Ах вот почему имя Стряпухина показалось мне знакомым! Его, оказывается, упоминали в газетах.
— Как говорится, в такой ситуации лучше перебдеть, — поддержала напарника Салтымбаева. — Может, парень и не виноват, но выглядит он подозрительно, а в камере предварительного заключения ничего с ним не случится.
— А чем он еще подозрителен? — заинтересовался Мурчалов. — Если Стряпухин его из низов взял и начал учить, так паренек на него молиться должен, а не убивать.
— Он не гражданин, — объяснил Пастухов. — Не в смысле, что не привилегированный, а вообще не гражданин. Деревенский, причем даже не из области, а откуда-то из Сарельских лесов. Не то что пяти, еще и двух лет тут не прожил.

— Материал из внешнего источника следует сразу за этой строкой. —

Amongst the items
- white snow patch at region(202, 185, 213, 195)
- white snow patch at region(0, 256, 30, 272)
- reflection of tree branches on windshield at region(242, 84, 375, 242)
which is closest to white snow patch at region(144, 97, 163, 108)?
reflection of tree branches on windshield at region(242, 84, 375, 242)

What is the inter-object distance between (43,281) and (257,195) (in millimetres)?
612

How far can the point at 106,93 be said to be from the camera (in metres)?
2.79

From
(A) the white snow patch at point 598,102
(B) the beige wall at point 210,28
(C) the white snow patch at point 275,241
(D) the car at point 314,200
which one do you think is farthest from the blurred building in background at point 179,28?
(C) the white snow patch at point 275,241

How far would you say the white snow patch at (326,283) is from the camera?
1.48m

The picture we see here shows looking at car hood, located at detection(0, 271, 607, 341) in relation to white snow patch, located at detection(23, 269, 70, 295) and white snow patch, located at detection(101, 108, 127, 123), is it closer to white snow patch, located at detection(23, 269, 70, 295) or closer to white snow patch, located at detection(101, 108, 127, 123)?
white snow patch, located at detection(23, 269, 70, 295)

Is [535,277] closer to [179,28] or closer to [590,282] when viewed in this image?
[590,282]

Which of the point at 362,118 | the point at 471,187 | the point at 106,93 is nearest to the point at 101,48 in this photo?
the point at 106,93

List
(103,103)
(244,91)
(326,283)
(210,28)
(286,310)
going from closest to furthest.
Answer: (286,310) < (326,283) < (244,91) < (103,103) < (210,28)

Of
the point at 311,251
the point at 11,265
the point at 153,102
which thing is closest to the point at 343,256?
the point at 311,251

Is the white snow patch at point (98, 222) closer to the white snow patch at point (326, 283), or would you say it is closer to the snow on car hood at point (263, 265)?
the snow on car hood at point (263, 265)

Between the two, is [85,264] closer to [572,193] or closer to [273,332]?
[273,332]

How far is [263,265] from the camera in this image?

В Необходимске есть две категории граждан: полные и неполные. Неполным гражданином может стать каждый, кто родился здесь или прожил пять лет, сдал бесплатный экзамен, для которого даже не нужно быть грамотным, и прошел проверку на благонадежность в полиции (для этого, по сути, нужно только не совершать преступлений и иметь постоянное место жительства или счет в банке). В этом случае ты имеешь право голосовать за членов Запретительной палаты и заниматься некоторыми работами, например, быть учителем или тем же сыщиком. Из этого следует, что я как минимум неполная гражданка. Мне даже экзамен сдавать не пришлось — шеф раскопал мое свидетельство о рождении.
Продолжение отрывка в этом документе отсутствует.